Hej
miski!
Nadchodzi
7 rozdział, a w nim poznamy brata Angeli (ci, co czytali książki
PJ, pewnie wiedzą o kogo chodzi) ;) Tak naprawdę, to napisałam
strasznie długi rozdział (wena o północy, zawsze spoko xD) , ale
podzieliłam go na dwie części. W następnej części będzie się
więcej działo :)
Zapraszam
do czytania i komentowania :D!
------------------------------------------------------------------
-
Chyba jednak przesadziłaś.- wskazał na przedziurawiony na wylot
materac łóżka piętrowego należącego do Hansa.
-
A w dupie!

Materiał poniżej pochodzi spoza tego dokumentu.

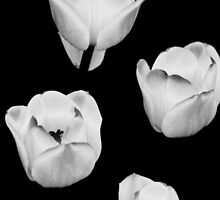 White Tulips on Black by montserrat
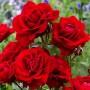 Троянда Lilli Marllene (саджанець)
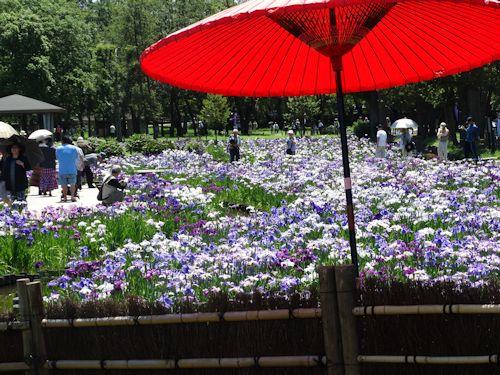 20140614 水元公園 03.jpg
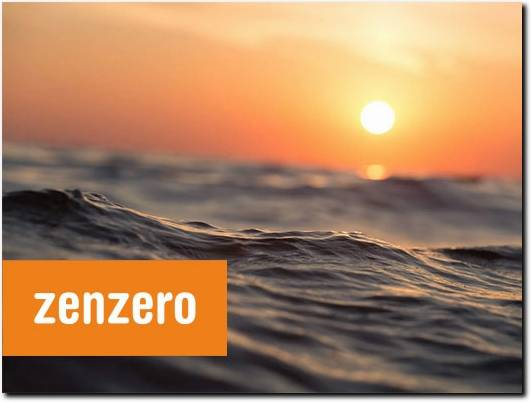 https://zenzero.co.uk/ website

Zasłużył sobie!- podeszłam i wyciągnęłam broń,
pozostawiając pięknie poszarpane posłanie syna Hermesa.
-
Co ci zrobił?- spytał, ale w jego głosie nie było ani krzty
drwiny ani kropelki sarkazmu czy ironii. No popatrzcie, a jednak jest
to możliwe...
No
tak, on przecież niczego nie widział.
-
Widzisz te rzeczy porozrzucane na ziemi? Ten dupek grzebał w torbie
mojej mamy i moim plecaku. Inni odciągali mnie od niego, nie miałam
dosyć siły. Było ich zbyt wielu, najgorsze było to, kiedy Lucy
się dostało. Kolejna osoba...- urwałam. Nie mógł mi przejść
przez gardło fakt, że kolejna osoba miała przeze mnie kłopoty.
-
A nawet...- podniosłam zdjęcie, na którym jestem ja z matką,
kiedy byłam młodsza- podarł jedyne zdjęcie, na którym byłyśmy
obie. Innego przy sobie nie miała.
Wtem
drzwi do domku otworzyły się. W nich stał Chejron. Patrzył na
symbol nade mną, który jeszcze nie zdążył się rozpłynąć.
-
Czyli jednak...
-
No nie, znowu?! Powiecie coś bardziej pozytywnego tego dnia?-
oparłam dłonie na biodrach i popatrzyłam się na dwójkę gości.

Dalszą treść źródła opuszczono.